- Selected excerpt
Jewels Doskicz is a registered nurse, freelance writer, patient advocate, health coach, and long-distance cyclist. Jewels is the moderator of Diabetic Connect’s weekly #DCDE Twitter chat, and she and her daughter both live healthfully with type 1 diabetes.
Diabetes, the most common cause of painful neuropathies, consumes approximately one-third of those with diabetes with its physical and mental strains.
Nerve health can be compromised from diabetes. Its pathology isn’t well understood, but it is a pervasive problem, leaving people in pain during the day and keeping them up at night. The pain may be amplified by walking or by seemingly simple things like putting socks or shoes on.
What does nerve pain feel like?
The body’s nerves, a durable but sensitive pathway between our brain and body, serve important functions for our safety and well-being. When nerves malfunction or short-circuit, it can disrupt their normal functioning, sending uncomfortable messages to the brain or shutting down the messaging system all together.
If you’ve ever accidentally shocked or burned yourself, you have a good idea of what nerve pain feels like. A constant barrage of unbearable numbness, burning, tingling, and zapping pain greets those riddled with diabetic nerve pain on a daily basis.
Complaints are varied but tend to follow similar paths:
“My foot feels like it’s on fire!”
“I can’t feel parts of my feet.”
“I feel like I’m stepping on broken glass.”
“My toe feels like I stuck it in an electrical socket.”
Remember, nerve pain isn’t selective. People with diabetes may also have sexual dysfunctions, bladder impairments, or digestive issues (gastroparesis) related to neuropathies—all of these bodily functions are served by the nervous system.
The good news is that diabetic nerve pain can be cut in half with effective therapies, according to The American Academy of Neurology. In order to get help, it’s vital that you share your physical experiences with your healthcare provider.

- Exercises to complete
(1) Retype everything in the diabetic nerve pain article from "Jewels Doskicz is" down to "type 1 diabetes.".
(2) Do these statements agree with the diabetic nerve pain article? (a) Effective therapies can cut diabetic nerve pain in half. (b) The pathology of diabetic nerve damage is well understood. (c) Jewels Doskicz's daughter lives with type 2 diabetes. Answer yes or no for each and quote the words that decide it.

- Data section
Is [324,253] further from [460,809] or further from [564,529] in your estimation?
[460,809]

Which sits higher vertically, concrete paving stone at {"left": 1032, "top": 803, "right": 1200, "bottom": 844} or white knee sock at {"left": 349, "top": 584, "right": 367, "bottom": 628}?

- Answers for the exercise
(1)
Jewels Doskicz is a registered nurse, freelance writer, patient advocate, health coach, and long-distance cyclist. Jewels is the moderator of Diabetic Connect’s weekly #DCDE Twitter chat, and she and her daughter both live healthfully with type 1 diabetes.

(2)
(a) Yes: "diabetic nerve pain can be cut in half with effective therapies"
(b) No: "Its pathology isn’t well understood"
(c) No: "she and her daughter both live healthfully with type 1 diabetes"